Vocês estão alertando também sobre o uso de inteligência artificial no contexto anti-imigação. O que muda com esses sistemas?
O que acontece é que uma enorme quantidade de dados é constantemente coletada sobre essas pessoas em um determinado país, o que leva a um aumento da vigilância e do monitoramento. E, se algo dá errado no sistema, é extremamente difícil ter acesso a recursos como apelações, reparações ou medidas corretivas. Não dá para ignorar também o papel do setor privado. Nos EUA, por exemplo, a principal empresa nesse setor é a Frontex. O risco é que esses sistemas beneficiem muito mais o modelo de negócios de empresas do que as pessoas que estão em situações de fragilidade.
Por que chamar a atenção para esses casos?
Porque isso afeta elas diretamente, certo? Esse é o ponto principal. E se a IA é usada por algum governo e gera um resultado negativo, é muito difícil contornar a burocracia para recorrer, buscar justiça e obter uma decisão justa sobre o que aconteceu. É um verdadeiro labirinto e pode ser extremamente desumanizante. O que temos observado é que, muitas vezes, os próprios assistentes sociais ou servidores públicos passam a acreditar somente na tecnologia.
Há uma preocupação crescente também sobre o uso de sistemas autônomos no contexto da guerra, como em Gaza. Qual é a responsabilidade das big techs nesse tipo de uso problemático da tecnologia?

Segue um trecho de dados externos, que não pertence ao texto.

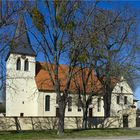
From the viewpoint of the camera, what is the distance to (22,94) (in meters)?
76.8

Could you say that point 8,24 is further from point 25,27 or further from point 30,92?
point 30,92

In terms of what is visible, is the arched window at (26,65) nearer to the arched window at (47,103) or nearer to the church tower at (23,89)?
the church tower at (23,89)

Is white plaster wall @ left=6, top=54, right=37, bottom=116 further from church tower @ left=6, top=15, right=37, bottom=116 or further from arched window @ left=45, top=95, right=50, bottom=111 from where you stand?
arched window @ left=45, top=95, right=50, bottom=111

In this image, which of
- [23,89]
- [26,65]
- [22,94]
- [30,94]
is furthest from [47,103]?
[26,65]

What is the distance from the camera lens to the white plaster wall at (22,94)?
74.8 meters

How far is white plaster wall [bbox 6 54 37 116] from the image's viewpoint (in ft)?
245

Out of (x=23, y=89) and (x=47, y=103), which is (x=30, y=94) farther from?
(x=47, y=103)

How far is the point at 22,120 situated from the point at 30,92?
32.2 m

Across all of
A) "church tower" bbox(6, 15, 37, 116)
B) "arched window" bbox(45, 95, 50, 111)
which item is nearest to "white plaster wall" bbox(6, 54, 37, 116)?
"church tower" bbox(6, 15, 37, 116)

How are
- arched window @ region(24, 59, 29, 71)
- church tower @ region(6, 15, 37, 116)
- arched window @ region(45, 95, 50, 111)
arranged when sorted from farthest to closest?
1. arched window @ region(24, 59, 29, 71)
2. arched window @ region(45, 95, 50, 111)
3. church tower @ region(6, 15, 37, 116)

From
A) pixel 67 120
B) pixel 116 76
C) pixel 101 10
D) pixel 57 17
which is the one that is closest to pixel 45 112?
pixel 67 120

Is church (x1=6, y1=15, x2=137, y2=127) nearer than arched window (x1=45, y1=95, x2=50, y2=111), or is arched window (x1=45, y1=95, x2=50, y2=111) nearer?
church (x1=6, y1=15, x2=137, y2=127)

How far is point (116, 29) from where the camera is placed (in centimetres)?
4344

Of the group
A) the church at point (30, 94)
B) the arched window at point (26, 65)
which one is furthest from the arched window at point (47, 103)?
the arched window at point (26, 65)
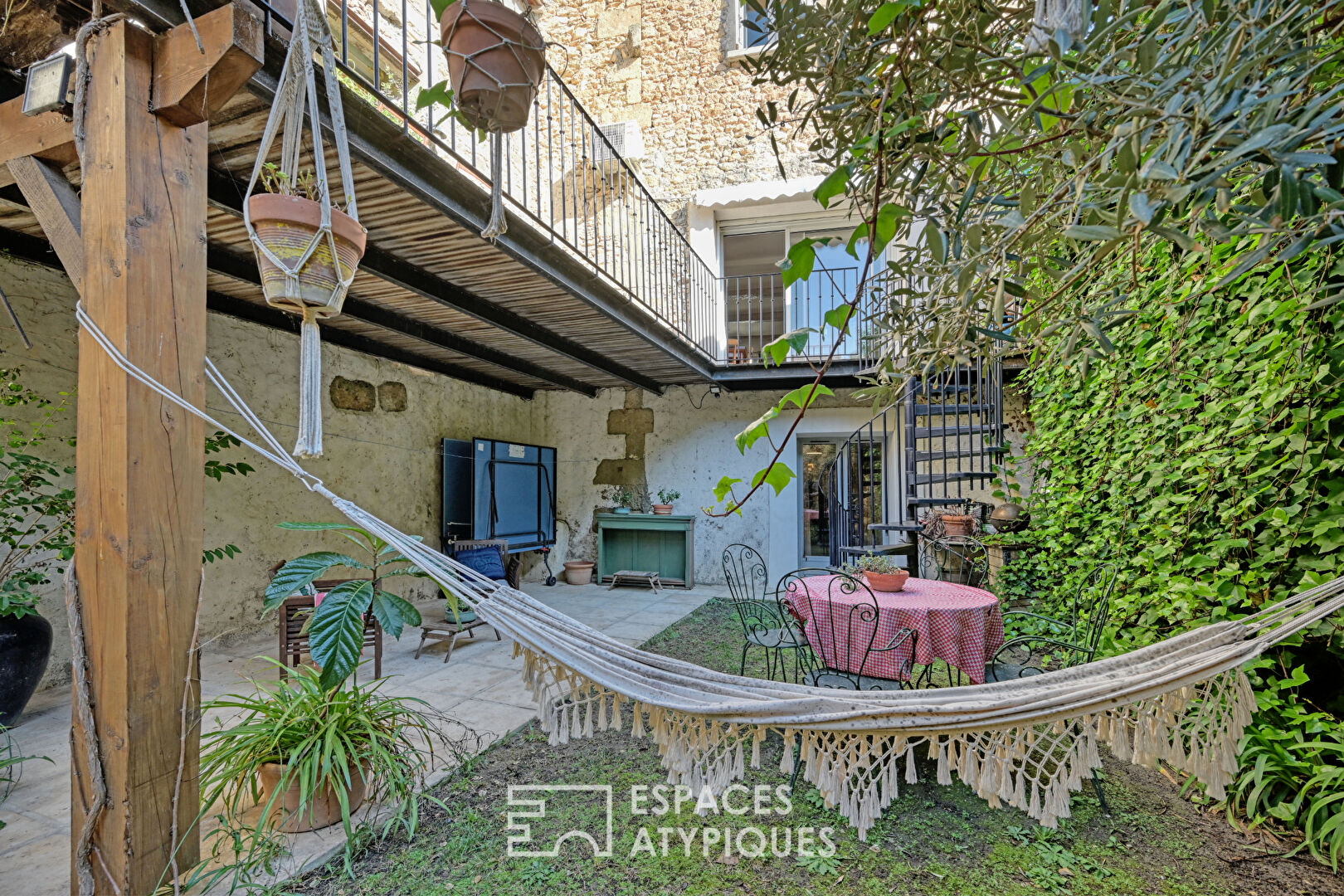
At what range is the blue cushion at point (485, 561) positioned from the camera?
13.9 ft

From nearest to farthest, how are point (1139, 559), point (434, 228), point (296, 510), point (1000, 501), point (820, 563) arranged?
point (1139, 559), point (434, 228), point (296, 510), point (1000, 501), point (820, 563)

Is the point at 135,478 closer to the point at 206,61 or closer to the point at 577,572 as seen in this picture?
the point at 206,61

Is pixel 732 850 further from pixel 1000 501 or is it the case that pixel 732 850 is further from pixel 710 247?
pixel 710 247

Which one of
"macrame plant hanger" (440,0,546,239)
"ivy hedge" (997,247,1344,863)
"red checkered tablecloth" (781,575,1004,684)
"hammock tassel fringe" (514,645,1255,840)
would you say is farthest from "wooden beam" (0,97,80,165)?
"red checkered tablecloth" (781,575,1004,684)

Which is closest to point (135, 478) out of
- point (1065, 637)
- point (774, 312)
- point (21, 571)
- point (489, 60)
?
point (489, 60)

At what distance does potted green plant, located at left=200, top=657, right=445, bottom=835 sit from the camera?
1747 millimetres

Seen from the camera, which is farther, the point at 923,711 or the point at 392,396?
the point at 392,396

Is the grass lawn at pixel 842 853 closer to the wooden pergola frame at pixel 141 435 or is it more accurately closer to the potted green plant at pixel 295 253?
the wooden pergola frame at pixel 141 435

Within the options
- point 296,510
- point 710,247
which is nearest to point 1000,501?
point 710,247

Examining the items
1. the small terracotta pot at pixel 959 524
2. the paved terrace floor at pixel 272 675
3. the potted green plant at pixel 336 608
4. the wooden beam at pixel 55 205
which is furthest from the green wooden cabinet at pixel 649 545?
the wooden beam at pixel 55 205

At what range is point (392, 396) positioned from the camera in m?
5.13

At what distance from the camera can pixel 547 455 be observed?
6.66 m

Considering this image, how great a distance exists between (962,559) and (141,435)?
5008 mm

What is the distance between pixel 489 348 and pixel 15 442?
3013mm
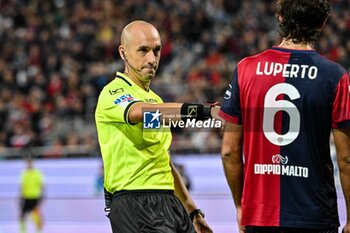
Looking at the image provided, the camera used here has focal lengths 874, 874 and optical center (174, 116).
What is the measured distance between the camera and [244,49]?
1828 cm

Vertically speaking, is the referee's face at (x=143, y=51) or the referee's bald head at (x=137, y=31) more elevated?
the referee's bald head at (x=137, y=31)

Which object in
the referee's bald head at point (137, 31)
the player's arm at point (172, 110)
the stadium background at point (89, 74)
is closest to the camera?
the player's arm at point (172, 110)

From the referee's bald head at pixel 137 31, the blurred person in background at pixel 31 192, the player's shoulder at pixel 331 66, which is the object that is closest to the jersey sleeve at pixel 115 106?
the referee's bald head at pixel 137 31

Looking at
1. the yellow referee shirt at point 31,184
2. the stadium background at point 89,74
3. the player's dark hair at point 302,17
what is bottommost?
the yellow referee shirt at point 31,184

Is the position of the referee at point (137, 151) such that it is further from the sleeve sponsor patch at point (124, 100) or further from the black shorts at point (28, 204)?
the black shorts at point (28, 204)

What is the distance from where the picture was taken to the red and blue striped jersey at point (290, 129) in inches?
158

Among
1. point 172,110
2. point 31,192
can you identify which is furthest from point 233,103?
point 31,192

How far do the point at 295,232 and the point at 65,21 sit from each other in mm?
17790

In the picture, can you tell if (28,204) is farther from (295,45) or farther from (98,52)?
(295,45)

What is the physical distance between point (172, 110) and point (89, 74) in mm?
14327

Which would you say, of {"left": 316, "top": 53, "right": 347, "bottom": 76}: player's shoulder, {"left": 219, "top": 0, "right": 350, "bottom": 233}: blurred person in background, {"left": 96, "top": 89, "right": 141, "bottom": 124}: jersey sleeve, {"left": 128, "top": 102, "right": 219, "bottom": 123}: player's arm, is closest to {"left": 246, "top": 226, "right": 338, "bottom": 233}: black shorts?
{"left": 219, "top": 0, "right": 350, "bottom": 233}: blurred person in background

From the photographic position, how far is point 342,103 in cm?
398

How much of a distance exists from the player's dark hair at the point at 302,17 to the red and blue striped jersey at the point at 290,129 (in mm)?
79

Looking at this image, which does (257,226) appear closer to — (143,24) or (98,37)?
(143,24)
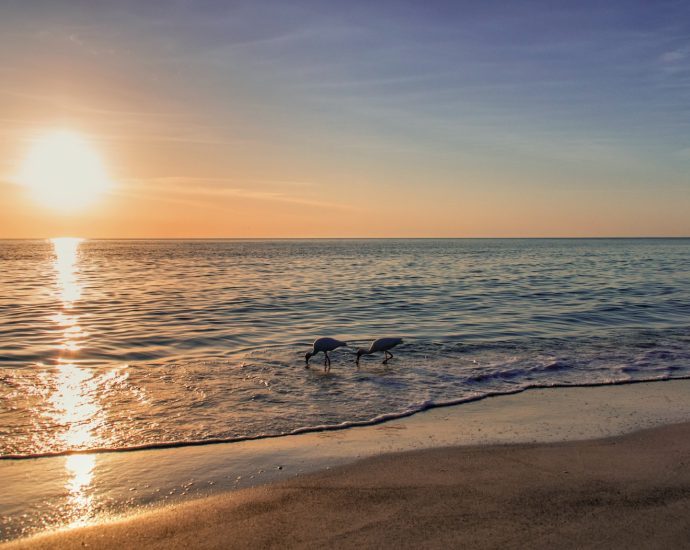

Esses sistemas (de uso militar) têm operado, comprovadamente, como máquinas de assassinato em massa, o que é totalmente inaceitável. Nós fazemos parte de uma campanha chamada Ban Killer Robots (Proíbam os Robôs Assassinos), em que defendemos que sistemas como esses devem ser completamente proibidos e não utilizados. As empresas de tecnologia deveriam realizar processos de diligência prévia para garantir que os sistemas estejam em conformidade com os padrões de direitos humanos. Porque existem muitos problemas. Um deles é a transparência. Muitas dessas empresas operam com bastante opacidade e têm apoio e respaldo de governos.
Os EUA vêm adotando uma postura anti-regulação da IA. As normas para a tecnologia estão avançando na velocidade que deveriam?
Depois da volta de Trump, definitivamente não. E é muito interessante observar como as coisas mudam rapidamente. Até mesmo na União Europeia, agora, a desregulação virou tendência. Dizem que a regulação do AI Act (regulação europeia) é “rígida demais” e que gera dificuldades para as empresas. A agenda de desregulação e de entregar mais poder às empresas de tecnologia virou o novo normal. E isso é bastante preocupante. O que tentamos fazer com nossos esforços de advocacy é criar exemplos e mostrar ao mundo que é possível haver países com regulação de IA que respeite os direitos humanos.
As organizações de direitos humanos estão preparadas para lidar com esse tipo de pauta?
O maior desafio está nas narrativas. O tipo de discurso que tem dominado o mundo hoje é de que a IA vai aumentar a eficiência, que a sociedade será mais integrada e mais eficaz. O desafio que enfrentamos é confrontar essa narrativa mostrando que a IA não veio para nos salvar. Não diria que é um cenário apocalíptico, mas a IA já está nos causa danos reais. Talvez nem todos, mas alguém, em algum momento, vai ser vítima de viés ou discriminação por causa dessas ferramentas. É um problema multifacetado, mas definitivamente, sim, as organizações de direitos humanos estão se mobilizando nessa pauta.